## Required task
Convert the lines below into a JSON list of strings, with one string per line and blank lines omitted.

▼

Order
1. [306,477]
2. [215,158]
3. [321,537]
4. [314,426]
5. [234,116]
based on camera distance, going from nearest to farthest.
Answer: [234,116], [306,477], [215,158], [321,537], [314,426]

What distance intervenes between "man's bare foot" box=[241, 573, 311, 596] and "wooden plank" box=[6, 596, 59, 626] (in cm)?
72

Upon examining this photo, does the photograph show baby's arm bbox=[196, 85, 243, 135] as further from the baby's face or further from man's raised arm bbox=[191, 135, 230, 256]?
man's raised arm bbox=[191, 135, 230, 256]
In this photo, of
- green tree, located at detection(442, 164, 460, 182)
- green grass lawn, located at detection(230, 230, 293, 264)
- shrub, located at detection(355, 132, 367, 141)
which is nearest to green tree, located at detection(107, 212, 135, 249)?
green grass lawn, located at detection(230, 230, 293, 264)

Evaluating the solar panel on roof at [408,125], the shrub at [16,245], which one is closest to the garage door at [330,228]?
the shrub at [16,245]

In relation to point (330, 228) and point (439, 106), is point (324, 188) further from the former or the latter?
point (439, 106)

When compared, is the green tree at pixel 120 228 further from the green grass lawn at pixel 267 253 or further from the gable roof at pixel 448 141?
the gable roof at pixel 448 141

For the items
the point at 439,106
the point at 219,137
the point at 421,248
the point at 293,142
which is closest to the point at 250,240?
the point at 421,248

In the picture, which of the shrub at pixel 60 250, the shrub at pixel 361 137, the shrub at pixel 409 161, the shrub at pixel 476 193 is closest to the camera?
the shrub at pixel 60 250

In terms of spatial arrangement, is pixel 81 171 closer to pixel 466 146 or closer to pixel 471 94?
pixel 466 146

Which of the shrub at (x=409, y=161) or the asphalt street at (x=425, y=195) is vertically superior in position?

▲

## The answer
[
  "Order",
  "1. [306,477]",
  "2. [215,158]",
  "3. [321,537]",
  "4. [314,426]",
  "5. [234,116]",
  "based on camera distance, going from nearest to farthest.",
  "Answer: [234,116], [306,477], [215,158], [321,537], [314,426]",
  "What distance intervenes between \"man's bare foot\" box=[241, 573, 311, 596] and \"wooden plank\" box=[6, 596, 59, 626] (in cm)?",
  "72",
  "Upon examining this photo, does the photograph show baby's arm bbox=[196, 85, 243, 135] as further from the baby's face or further from man's raised arm bbox=[191, 135, 230, 256]?",
  "man's raised arm bbox=[191, 135, 230, 256]",
  "In this photo, of",
  "- green tree, located at detection(442, 164, 460, 182)",
  "- green grass lawn, located at detection(230, 230, 293, 264)",
  "- shrub, located at detection(355, 132, 367, 141)",
  "which is nearest to green tree, located at detection(107, 212, 135, 249)?",
  "green grass lawn, located at detection(230, 230, 293, 264)",
  "Evaluating the solar panel on roof at [408,125], the shrub at [16,245], which one is closest to the garage door at [330,228]?",
  "the shrub at [16,245]",
  "In relation to point (330, 228) and point (439, 106), is point (324, 188) further from the former or the latter?",
  "point (439, 106)",
  "When compared, is the green tree at pixel 120 228 further from the green grass lawn at pixel 267 253 or further from the gable roof at pixel 448 141?",
  "the gable roof at pixel 448 141",
  "For the items",
  "the point at 439,106",
  "the point at 219,137",
  "the point at 421,248",
  "the point at 293,142",
  "which is closest to the point at 250,240?",
  "the point at 421,248",
  "In the picture, which of the shrub at pixel 60 250, the shrub at pixel 361 137, the shrub at pixel 409 161, the shrub at pixel 476 193 is closest to the camera?",
  "the shrub at pixel 60 250",
  "In terms of spatial arrangement, is pixel 81 171 closer to pixel 466 146 or closer to pixel 471 94?",
  "pixel 466 146",
  "Which of the shrub at (x=409, y=161) or the asphalt street at (x=425, y=195) is vertically superior in position?"
]